What is expected » Write out all of the records precisely. Skip anything that is a picture.

Scene question records »
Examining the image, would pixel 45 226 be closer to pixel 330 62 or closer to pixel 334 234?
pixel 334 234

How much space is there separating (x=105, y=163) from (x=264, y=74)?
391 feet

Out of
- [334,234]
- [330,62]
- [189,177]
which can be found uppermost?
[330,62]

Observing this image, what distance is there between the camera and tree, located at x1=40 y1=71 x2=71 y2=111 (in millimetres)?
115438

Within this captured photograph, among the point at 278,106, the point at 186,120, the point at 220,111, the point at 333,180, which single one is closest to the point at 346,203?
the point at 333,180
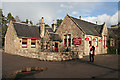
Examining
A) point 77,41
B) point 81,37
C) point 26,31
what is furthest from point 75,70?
point 26,31

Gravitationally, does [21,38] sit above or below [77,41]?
above

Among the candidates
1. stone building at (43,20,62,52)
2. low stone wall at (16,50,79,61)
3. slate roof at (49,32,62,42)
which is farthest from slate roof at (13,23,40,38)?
low stone wall at (16,50,79,61)

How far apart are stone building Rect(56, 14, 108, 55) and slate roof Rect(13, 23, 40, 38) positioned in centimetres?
559

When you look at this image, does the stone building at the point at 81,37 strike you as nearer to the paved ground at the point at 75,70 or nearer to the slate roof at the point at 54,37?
the slate roof at the point at 54,37

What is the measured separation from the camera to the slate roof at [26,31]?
2054 cm

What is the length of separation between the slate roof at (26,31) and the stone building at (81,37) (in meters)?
5.59

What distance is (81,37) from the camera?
17922mm

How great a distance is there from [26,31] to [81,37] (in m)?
11.7

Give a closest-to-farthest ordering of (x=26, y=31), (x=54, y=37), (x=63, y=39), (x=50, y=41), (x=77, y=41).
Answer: (x=77, y=41)
(x=50, y=41)
(x=54, y=37)
(x=63, y=39)
(x=26, y=31)

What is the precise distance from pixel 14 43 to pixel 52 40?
7.59 m

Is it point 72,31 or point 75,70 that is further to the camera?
point 72,31

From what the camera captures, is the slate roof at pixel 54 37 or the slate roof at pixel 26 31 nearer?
the slate roof at pixel 54 37

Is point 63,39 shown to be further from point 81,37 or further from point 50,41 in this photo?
point 81,37

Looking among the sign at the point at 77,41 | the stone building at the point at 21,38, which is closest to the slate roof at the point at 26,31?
the stone building at the point at 21,38
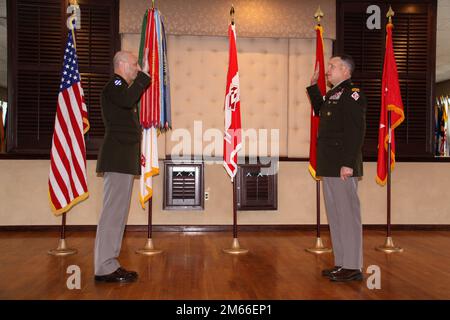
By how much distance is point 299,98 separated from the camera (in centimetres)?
527

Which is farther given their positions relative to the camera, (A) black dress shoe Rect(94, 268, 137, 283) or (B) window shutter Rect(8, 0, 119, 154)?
(B) window shutter Rect(8, 0, 119, 154)

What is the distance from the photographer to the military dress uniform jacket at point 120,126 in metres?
2.82

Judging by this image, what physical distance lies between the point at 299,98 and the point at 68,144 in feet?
8.84

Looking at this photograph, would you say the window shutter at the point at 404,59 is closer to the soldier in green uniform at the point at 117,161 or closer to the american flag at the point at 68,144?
the american flag at the point at 68,144

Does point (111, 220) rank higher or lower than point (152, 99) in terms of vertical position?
lower

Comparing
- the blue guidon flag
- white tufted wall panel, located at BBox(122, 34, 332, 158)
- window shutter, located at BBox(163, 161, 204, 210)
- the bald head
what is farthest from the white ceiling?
the bald head

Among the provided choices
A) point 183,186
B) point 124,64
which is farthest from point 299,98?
point 124,64

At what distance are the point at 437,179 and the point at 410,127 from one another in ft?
2.35

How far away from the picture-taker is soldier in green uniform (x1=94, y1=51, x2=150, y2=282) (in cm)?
282

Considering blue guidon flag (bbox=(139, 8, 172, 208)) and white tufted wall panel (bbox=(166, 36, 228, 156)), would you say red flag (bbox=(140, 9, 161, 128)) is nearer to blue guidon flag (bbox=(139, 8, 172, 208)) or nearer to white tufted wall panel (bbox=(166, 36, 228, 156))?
blue guidon flag (bbox=(139, 8, 172, 208))

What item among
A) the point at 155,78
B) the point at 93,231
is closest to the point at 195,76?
the point at 155,78

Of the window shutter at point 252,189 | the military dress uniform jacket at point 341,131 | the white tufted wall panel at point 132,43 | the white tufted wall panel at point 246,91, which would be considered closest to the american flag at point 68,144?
the white tufted wall panel at point 132,43

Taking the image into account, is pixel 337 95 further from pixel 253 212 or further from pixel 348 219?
pixel 253 212

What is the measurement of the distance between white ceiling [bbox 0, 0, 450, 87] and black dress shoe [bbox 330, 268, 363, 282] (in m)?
4.71
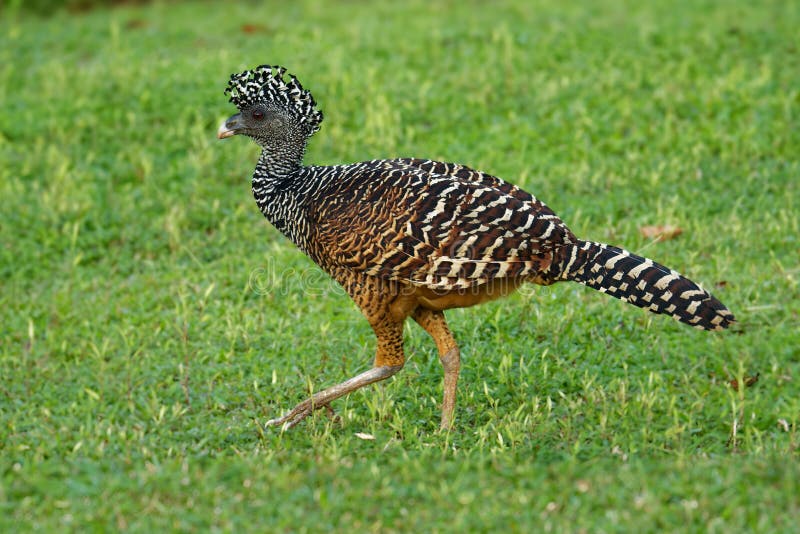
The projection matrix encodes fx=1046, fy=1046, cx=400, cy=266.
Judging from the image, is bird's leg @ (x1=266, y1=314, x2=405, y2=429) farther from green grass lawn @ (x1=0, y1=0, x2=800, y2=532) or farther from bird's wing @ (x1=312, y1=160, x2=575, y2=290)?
bird's wing @ (x1=312, y1=160, x2=575, y2=290)

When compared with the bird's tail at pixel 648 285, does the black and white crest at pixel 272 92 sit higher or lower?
higher

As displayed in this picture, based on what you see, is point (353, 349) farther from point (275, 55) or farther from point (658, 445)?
point (275, 55)

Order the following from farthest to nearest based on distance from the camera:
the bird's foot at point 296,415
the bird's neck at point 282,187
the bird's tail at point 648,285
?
the bird's neck at point 282,187, the bird's foot at point 296,415, the bird's tail at point 648,285

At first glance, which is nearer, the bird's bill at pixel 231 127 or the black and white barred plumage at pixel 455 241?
the black and white barred plumage at pixel 455 241

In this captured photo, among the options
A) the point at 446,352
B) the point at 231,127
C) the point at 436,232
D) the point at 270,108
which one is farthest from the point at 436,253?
the point at 231,127

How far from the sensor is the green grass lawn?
466 centimetres

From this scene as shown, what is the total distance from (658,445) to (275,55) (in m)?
6.63

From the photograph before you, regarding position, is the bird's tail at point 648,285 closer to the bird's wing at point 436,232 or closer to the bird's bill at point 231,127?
the bird's wing at point 436,232

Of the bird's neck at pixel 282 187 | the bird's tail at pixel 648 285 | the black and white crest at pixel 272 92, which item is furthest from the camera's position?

Expected answer »
Examining the image, would pixel 45 226 be closer to pixel 330 62 or closer to pixel 334 234?
pixel 334 234

How much space is there separating (x=105, y=163) from (x=264, y=74)?
391 feet

Out of
- [334,234]
- [330,62]
- [189,177]
which can be found uppermost?
[330,62]

Observing this image, what distance is there between the camera and tree, located at x1=40 y1=71 x2=71 y2=111 (in millimetres)?
115438

Within this captured photograph, among the point at 278,106, the point at 186,120, the point at 220,111, the point at 333,180, which single one is closest to the point at 346,203?
the point at 333,180
Examining
A) point 77,41
B) point 81,37
C) point 26,31
what is furthest from point 75,70?
point 26,31

Gravitationally, does [21,38] sit above or below [77,41]?
above

Among the candidates
1. stone building at (43,20,62,52)
2. low stone wall at (16,50,79,61)
3. slate roof at (49,32,62,42)
which is farthest from slate roof at (13,23,40,38)?
low stone wall at (16,50,79,61)

How far apart are stone building Rect(56, 14, 108, 55) and slate roof Rect(13, 23, 40, 38) positioned in centimetres?
559

When you look at this image, does the stone building at the point at 81,37 strike you as nearer to the paved ground at the point at 75,70 or nearer to the slate roof at the point at 54,37?
the slate roof at the point at 54,37

What is the measured separation from the camera to the slate roof at [26,31]?
2054 cm

What is the length of separation between the slate roof at (26,31) and the stone building at (81,37) (in meters)?
5.59

What distance is (81,37) from the camera?
17922mm

How great a distance is there from [26,31] to [81,37] (in m)?
11.7

Give a closest-to-farthest ordering of (x=26, y=31), (x=54, y=37), (x=63, y=39), (x=50, y=41), (x=77, y=41).
Answer: (x=77, y=41)
(x=50, y=41)
(x=54, y=37)
(x=63, y=39)
(x=26, y=31)

What is the precise distance from pixel 14 43 to pixel 52 40?
7.59 m

Is it point 72,31 or point 75,70 that is further to the camera?
point 72,31

From what the camera captures, is the slate roof at pixel 54 37 or the slate roof at pixel 26 31 nearer?
the slate roof at pixel 54 37

Is point 63,39 shown to be further from point 81,37 or further from point 50,41 in this photo?
point 81,37

Looking among the sign at the point at 77,41 | the stone building at the point at 21,38, which is closest to the slate roof at the point at 26,31?
the stone building at the point at 21,38
By how much distance is point 299,98 separated from the camera (in centimetres)?
527

Which is farther given their positions relative to the camera, (A) black dress shoe Rect(94, 268, 137, 283) or (B) window shutter Rect(8, 0, 119, 154)?
(B) window shutter Rect(8, 0, 119, 154)

What is the distance from the photographer to the military dress uniform jacket at point 120,126 in metres?
2.82

Judging by this image, what physical distance lies between the point at 299,98 and the point at 68,144 in feet?
8.84

Looking at this photograph, would you say the window shutter at the point at 404,59 is closer to the soldier in green uniform at the point at 117,161 or closer to the american flag at the point at 68,144?
the american flag at the point at 68,144

Does point (111, 220) rank higher or lower than point (152, 99) in terms of vertical position?
lower

Comparing
- the blue guidon flag
- white tufted wall panel, located at BBox(122, 34, 332, 158)
- window shutter, located at BBox(163, 161, 204, 210)
- the bald head
what is farthest from the white ceiling?
the bald head

Among the provided choices
A) point 183,186
B) point 124,64
which is farthest from point 299,98?
point 124,64

At what distance are the point at 437,179 and the point at 410,127 from one another in ft?
2.35

How far away from the picture-taker is soldier in green uniform (x1=94, y1=51, x2=150, y2=282) (in cm)?
282

Considering blue guidon flag (bbox=(139, 8, 172, 208)) and white tufted wall panel (bbox=(166, 36, 228, 156)), would you say red flag (bbox=(140, 9, 161, 128)) is nearer to blue guidon flag (bbox=(139, 8, 172, 208)) or nearer to white tufted wall panel (bbox=(166, 36, 228, 156))?
blue guidon flag (bbox=(139, 8, 172, 208))

What item among
A) the point at 155,78
B) the point at 93,231
is closest to the point at 195,76?
the point at 155,78

Of the window shutter at point 252,189 | the military dress uniform jacket at point 341,131 | the white tufted wall panel at point 132,43 | the white tufted wall panel at point 246,91, which would be considered closest to the american flag at point 68,144?
the white tufted wall panel at point 132,43

Taking the image into account, is pixel 337 95 further from pixel 253 212 or further from pixel 348 219?
pixel 253 212

What is the measurement of the distance between white ceiling [bbox 0, 0, 450, 87] and black dress shoe [bbox 330, 268, 363, 282] (in m)?
4.71
The projection matrix encodes fx=1046, fy=1046, cx=400, cy=266.
Judging from the image, is bird's leg @ (x1=266, y1=314, x2=405, y2=429) farther from green grass lawn @ (x1=0, y1=0, x2=800, y2=532) or farther from bird's wing @ (x1=312, y1=160, x2=575, y2=290)?
bird's wing @ (x1=312, y1=160, x2=575, y2=290)

When compared with the bird's tail at pixel 648 285, does the black and white crest at pixel 272 92 sit higher or lower?
higher

As displayed in this picture, based on what you see, is point (353, 349) farther from point (275, 55) or farther from point (658, 445)?
point (275, 55)

Order the following from farthest to nearest based on distance from the camera:
the bird's foot at point 296,415
the bird's neck at point 282,187
the bird's tail at point 648,285
?
the bird's neck at point 282,187, the bird's foot at point 296,415, the bird's tail at point 648,285

At first glance, which is nearer, the bird's bill at pixel 231 127 or the black and white barred plumage at pixel 455 241?
the black and white barred plumage at pixel 455 241

In this captured photo, among the options
A) the point at 446,352
B) the point at 231,127
C) the point at 436,232
D) the point at 270,108
which one is farthest from the point at 436,253?
the point at 231,127

How far from the sensor is the green grass lawn?
466 centimetres

From this scene as shown, what is the total distance from (658,445) to (275,55) (in m)?
6.63

From the photograph before you, regarding position, is the bird's tail at point 648,285 closer to the bird's wing at point 436,232 or closer to the bird's bill at point 231,127?
the bird's wing at point 436,232

Of the bird's neck at pixel 282 187 | the bird's tail at pixel 648 285 | the black and white crest at pixel 272 92, which item is furthest from the camera's position?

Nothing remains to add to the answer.